For a homework assignment, we have receive the question: Let A and B be sets and let $R \subseteq A \times B$ be a relation. The inverse relation of R is the subset $R^{-1} = \{\langle b,a \rangle : \langle a,b\rangle \in R\}$. Prove or disprove each of the following statements.
e) If $R \subseteq A\times A$, R is symmetric if and only if $R^{-1}$ is symmetric ($\forall x: \forall y: R(x,y) \rightarrow R(y,x)$)
I believe that this statement is true, as far as I understand it symmetry means that all points in a graph have two-sided arrows between them, and the inverse $R^{-1}$ of $R$ simply changes the direction of these arrows. Because they're two-sided in this case then both the relation and its inverse are symmetric.

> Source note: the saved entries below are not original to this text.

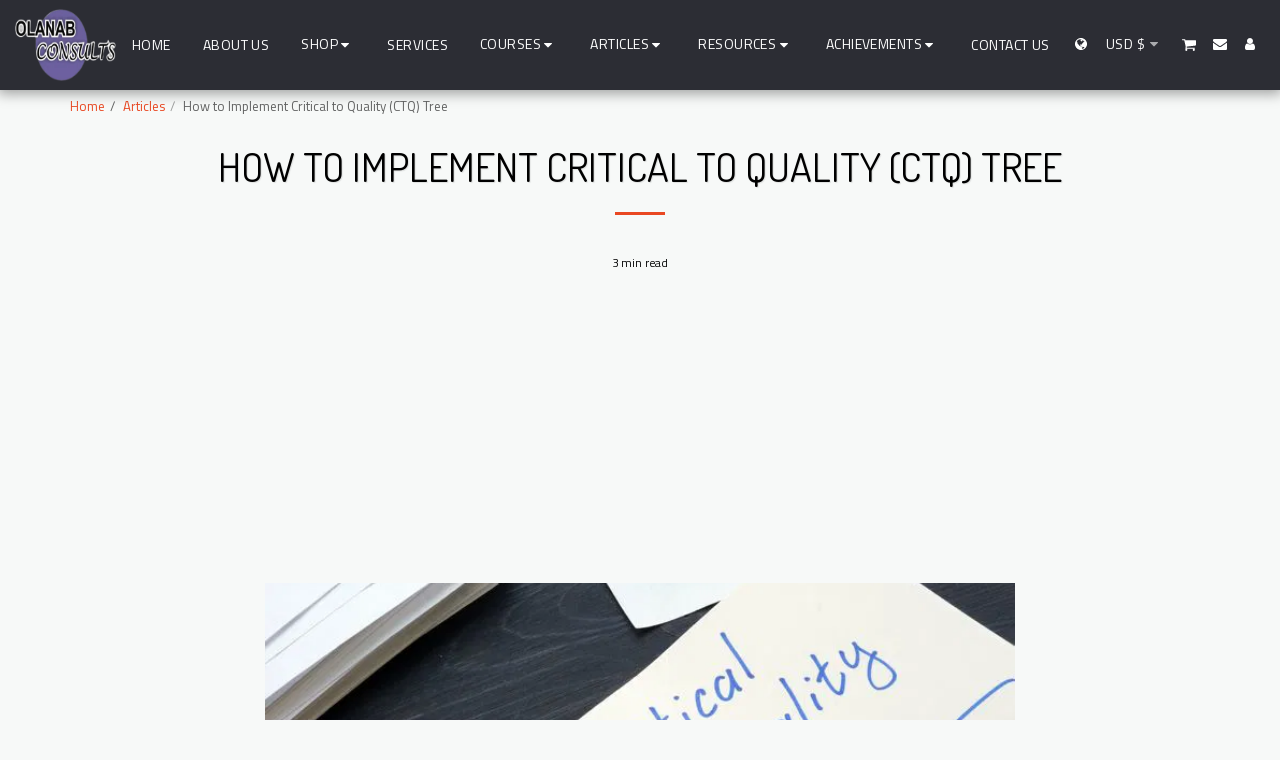

--- FILE ---
content_type: text/html; charset=utf-8
request_url: https://www.google.com/recaptcha/api2/aframe
body_size: 268
content:
<!DOCTYPE HTML><html><head><meta http-equiv="content-type" content="text/html; charset=UTF-8"></head><body><script nonce="FQqHA8WyryLgHXzpJfgJdQ">/** Anti-fraud and anti-abuse applications only. See google.com/recaptcha */ try{var clients={'sodar':'https://pagead2.googlesyndication.com/pagead/sodar?'};window.addEventListener("message",function(a){try{if(a.source===window.parent){var b=JSON.parse(a.data);var c=clients[b['id']];if(c){var d=document.createElement('img');d.src=c+b['params']+'&rc='+(localStorage.getItem("rc::a")?sessionStorage.getItem("rc::b"):"");window.document.body.appendChild(d);sessionStorage.setItem("rc::e",parseInt(sessionStorage.getItem("rc::e")||0)+1);localStorage.setItem("rc::h",'1768847267834');}}}catch(b){}});window.parent.postMessage("_grecaptcha_ready", "*");}catch(b){}</script></body></html>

However, I'm not entirely sure how to prove this.
My first step so far is to define an arbitrary relation $R$, as well as two items in the set $A$. The next is to assume $R$ is symmetric, but I don't know exactly how to go past this point.
One possibility I've thought of are to use the definition of symmetry, which is defined above, however it uses an implication and not an equivalence, so I wasn't sure how to use it. Any ideas of how to approach this?
Edit: This is what I've managed to come up with, I'm not sure if it's completely correct but in case others come to this page:
True: Let R be an arbitrary relation from A to A, where x and y are arbitrary items in the set A. assuming R is true only when symmetric, then $R(x,y) \leftrightarrow (R(x,y) \rightarrow R(y,x))$. Following this, we can also state that by symmetry $R(y,x) \leftrightarrow (R(y,x) \rightarrow R(x,y))$. Putting these two together gives us $R(x,y) \leftrightarrow R(y,x)$ through right separation, and this statement is equivalent to our original statement, R is only symmetric if and only if $R^{-1}$ is symmetric.